A cette occasion l'ancien maître-autel en bois doré du XVIIème siècle a été placé dans la chapelle du château de La Brède.

Nous remarquons quelques beaux vitraux comme ce Saint Hubert très lumineux à droite en entrant, certains sont signés de la maison FEUR et datés de 1896.

 

 

ANALYSE DU DECOR

 

v FACADE DE L’EGLISE ROMANE

A l’ouest de la nef unique prenait place la façade romane que Léo Drouyn à dessiné à trois reprises le 5 mai 1846, et dont il a tiré un calque et une gravure, publiés dans le Compte-rendu de la Commission des Monuments Historiques de la Gironde.

Cette façade possède un avant corps composé de trois niveaux, légèrement saillant par rapport au mur occidental.

En, bas s’ouvre un portail en plein cintre, sans tympan, qui développe une archivolte à trois voussures, la voussure externe retombant, par l’intermédiaire de chapiteaux sculptés, sur des colonnettes géminées, les deux autres sur des colonnettes simples. Ce niveau se termine par une corniche saillante, soutenue par d’importants modillons sculptés, alternant avec des métopes, également sculptés.

Le second registre est composé de trois arcs en plein cintre, retombant sur des chapiteaux sculptés et des colonnettes. L’arc central a été supprimé pour laisser place à un oculus, mais les chapiteaux romans sont conservés.

Le troisième niveau se termine en hauteur par un fronton, brisé pour permettre le développement d’une baie en plein cintre, composée d’une archivolte retombant par l’intermédiaire de deux chapiteaux sculptés, sur deux colonnettes.

 

De part et d’autre de l’avant corps prennent place dans le mur occidental deux arcs aveugles de petite dimensions, peu ornés car leur cintre repose sur une simple imposte.

 

Selon Jean Auguste Brutails, les dispositions de la façade sont proches de celle de Loupiac(où la sculpture est quand même plus abondante et les arcs latéraux plus élevés), mais aussi de façon plus générale de celles qui, dans l’ouest de la France ont des portails surmontés d’une arcature et flanqués de deux arcs aveugles, comme c’était le cas à la Sauve Majeure, ou à Sainte-Croix de Bordeaux. Les chapiteaux bien conservés, montre des liens avec la Saintonge et peuvent avoir été sculptés dans le second quart du XIIème siècle.

 

v MODIFICATIONS

Si l’on compare les descriptions de Léo DROUYN et la façade actuelle de l’église de la Brède, on s’aperçoit que cette dernière a subi quelques modifications, particulièrement au second niveau, où l’arcature a été complètement refaite, et compte maintenant quatre arcs. Une grande partie de sa sculpture a été modifiée.

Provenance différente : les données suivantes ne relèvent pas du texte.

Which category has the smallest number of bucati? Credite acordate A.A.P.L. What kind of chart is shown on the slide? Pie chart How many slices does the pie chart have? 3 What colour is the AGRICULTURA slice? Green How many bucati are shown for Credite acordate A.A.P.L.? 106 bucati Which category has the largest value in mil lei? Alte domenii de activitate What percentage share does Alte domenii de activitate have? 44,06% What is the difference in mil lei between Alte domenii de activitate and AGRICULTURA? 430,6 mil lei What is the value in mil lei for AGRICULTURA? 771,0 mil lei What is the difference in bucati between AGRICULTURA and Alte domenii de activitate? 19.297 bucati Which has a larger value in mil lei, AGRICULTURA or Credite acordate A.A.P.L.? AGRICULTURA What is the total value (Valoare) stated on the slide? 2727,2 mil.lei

Le chapiteau double conservé au nord de la porte, couronnant les colonnettes doubles de la voussure extérieure, probablement parce qu’il présente, aux angles, deux boules sculptées en coquille qui pourraient être interprétées comme un symbole jacquaire en relation avec l’Hospital des Templiers, possession de la Sauve Majeure, qui portait assistance aux pèlerins et aux malades.

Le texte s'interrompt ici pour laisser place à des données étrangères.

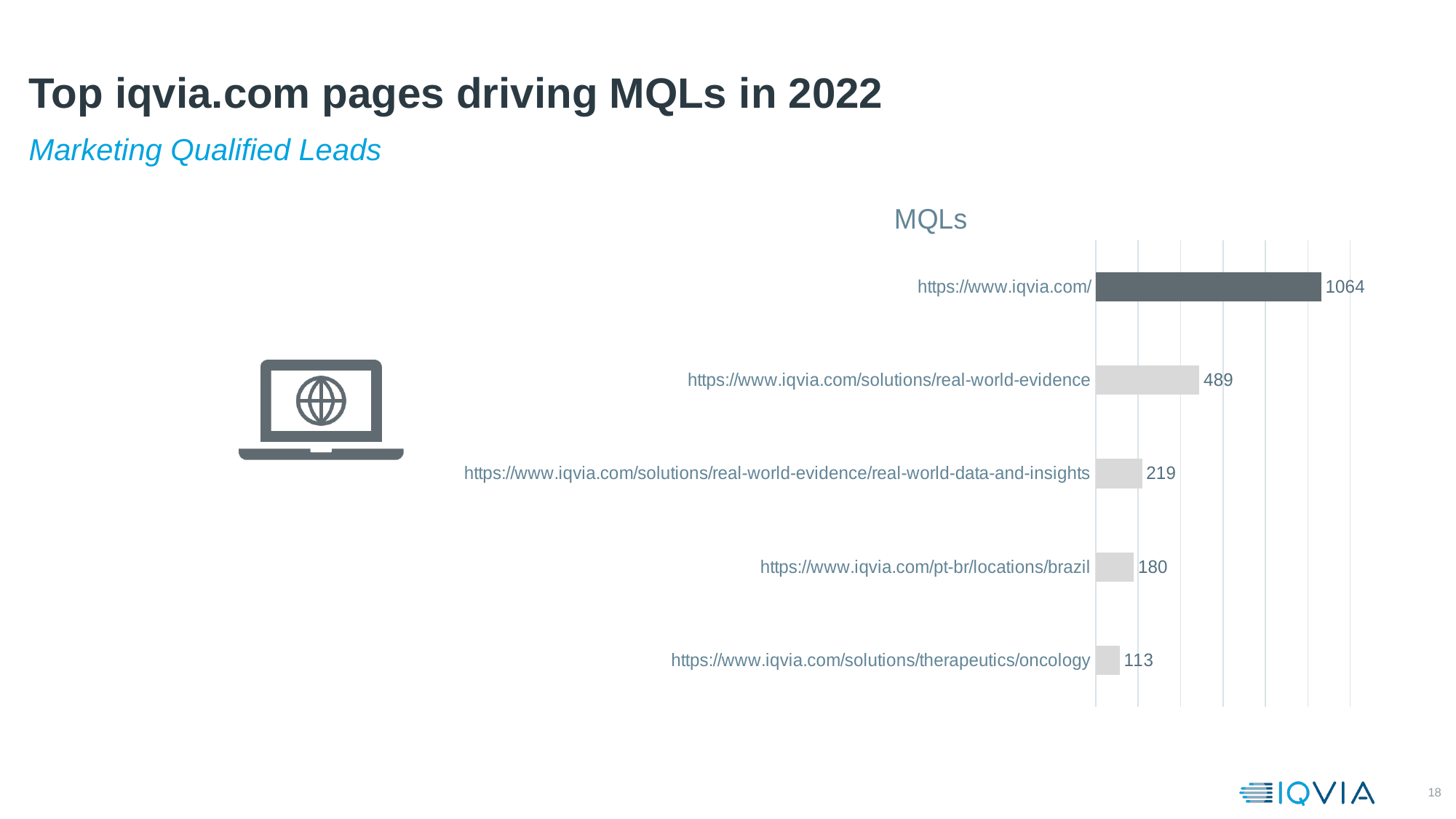
What type of chart is shown on the slide? Bar chart Which page has the lowest number of MQLs? https://www.iqvia.com/solutions/therapeutics/oncology What is the value for https://www.iqvia.com/solutions/therapeutics/oncology? 113 Which page has the highest number of MQLs? https://www.iqvia.com/ What is the title of the chart? MQLs Which has more MQLs: https://www.iqvia.com/pt-br/locations/brazil or https://www.iqvia.com/solutions/therapeutics/oncology? https://www.iqvia.com/pt-br/locations/brazil How many MQLs did https://www.iqvia.com/ drive according to the chart? 1064 What is the difference in MQLs between https://www.iqvia.com/ and https://www.iqvia.com/solutions/real-world-evidence? 575 How many MQLs are shown for https://www.iqvia.com/pt-br/locations/brazil? 180 What is the MQL value for https://www.iqvia.com/solutions/real-world-evidence? 489 What is the difference in MQLs between https://www.iqvia.com/solutions/real-world-evidence/real-world-data-and-insights and https://www.iqvia.com/pt-br/locations/brazil? 39 How many pages are shown in the chart? 5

Quelques corbeilles, corbeaux et métopes sculptés provenant de l’église de la Brède sont conservées au Musée d’Aquitaine, en particulier un Samson chevauchant le lion qui provient vraisemblablement de l’arc triomphal de l’abside, au nord, car à cet emplacement le sculpteur du XIXème siècle s’est efforcé de reproduire le thème du modèle roman.

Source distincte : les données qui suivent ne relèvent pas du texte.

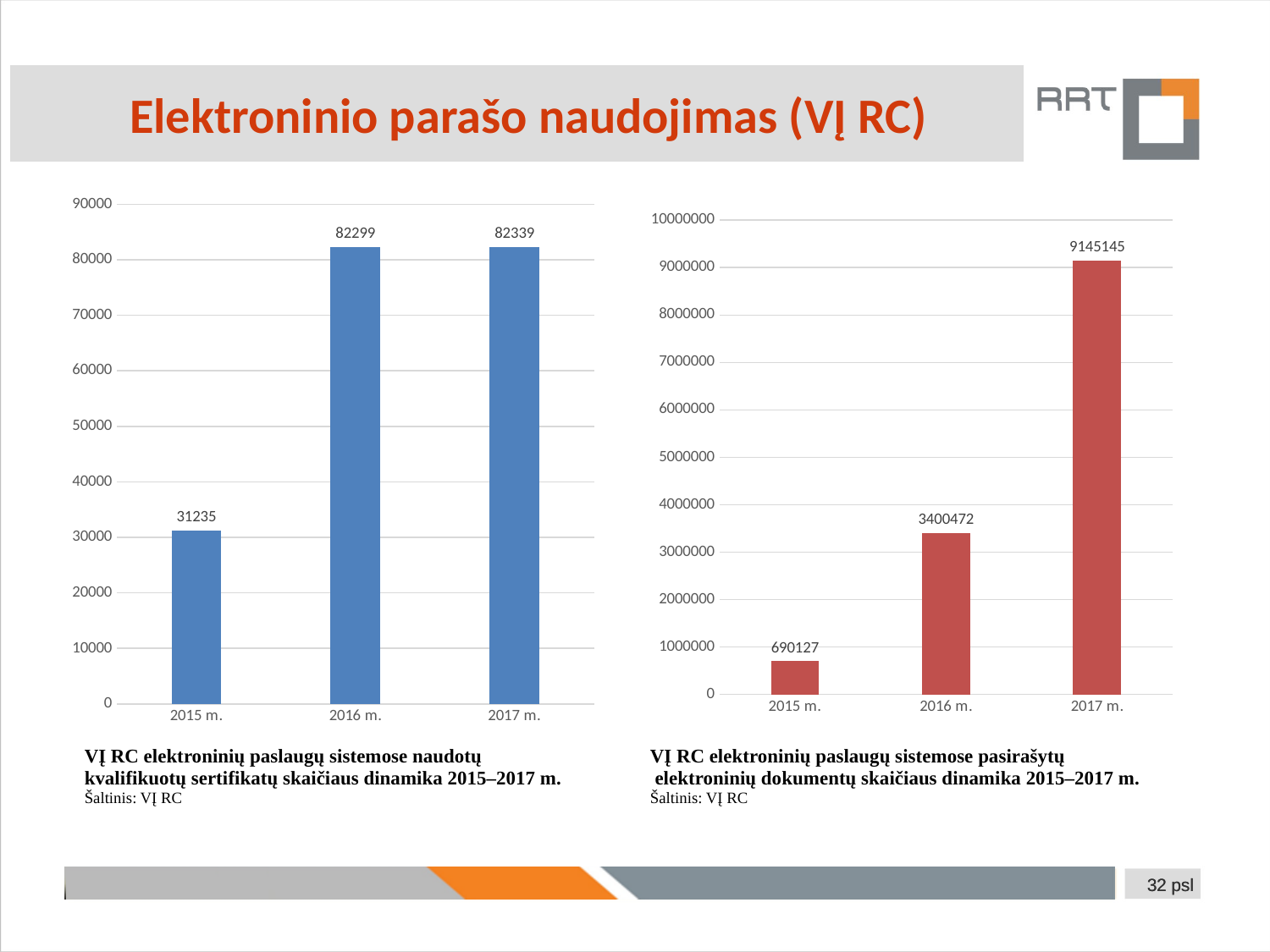
On the left chart, what is the value for 2015 m.? 31235 On the right chart, do the values rise or fall from 2015 m. to 2017 m.? rise On the right chart, which is larger, the value for 2016 m. or the value for 2015 m.? 2016 m. On the right chart, what is the value for 2017 m.? 9145145 On the right chart, what is the difference between the values for 2017 m. and 2016 m.? 5744673 On the left chart, what is the value for 2016 m.? 82299 On the right chart, what is the value for 2015 m.? 690127 On the right chart, which year has the highest value? 2017 m. On the left chart, which year has the lowest value? 2015 m. What kind of chart is the right chart? bar chart How many bars does the left chart have? 3 On the left chart, what is the difference between the values for 2016 m. and 2015 m.? 51064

Si on fait le tour du clocher, on remarque les quatre évangélistes, représentés sous leur forme animale. Traditionnellement Saint Luc est figuré par le taureau, St Marc par le lion, l’Ange est associé à St Mathieu et l’aigle à St Jean.

L’aigle est non seulement St Jean l’Evangéliste mais aussi le Rédacteur de l’Apocalypse, car il symbolise la Révélation. L’aigle de Saint Jean d’Etampes a perdu la tête…

 

 

CONCLUSION

L’intérêt de l’édifice porte principalement sur les restes de l’architecture romane concentrée sur le portail occidental. Cependant il est intéressant de constater cet effort de vraisemblance avec le passé roman dans la volonté de reconstruire cette église au XIXème siècle.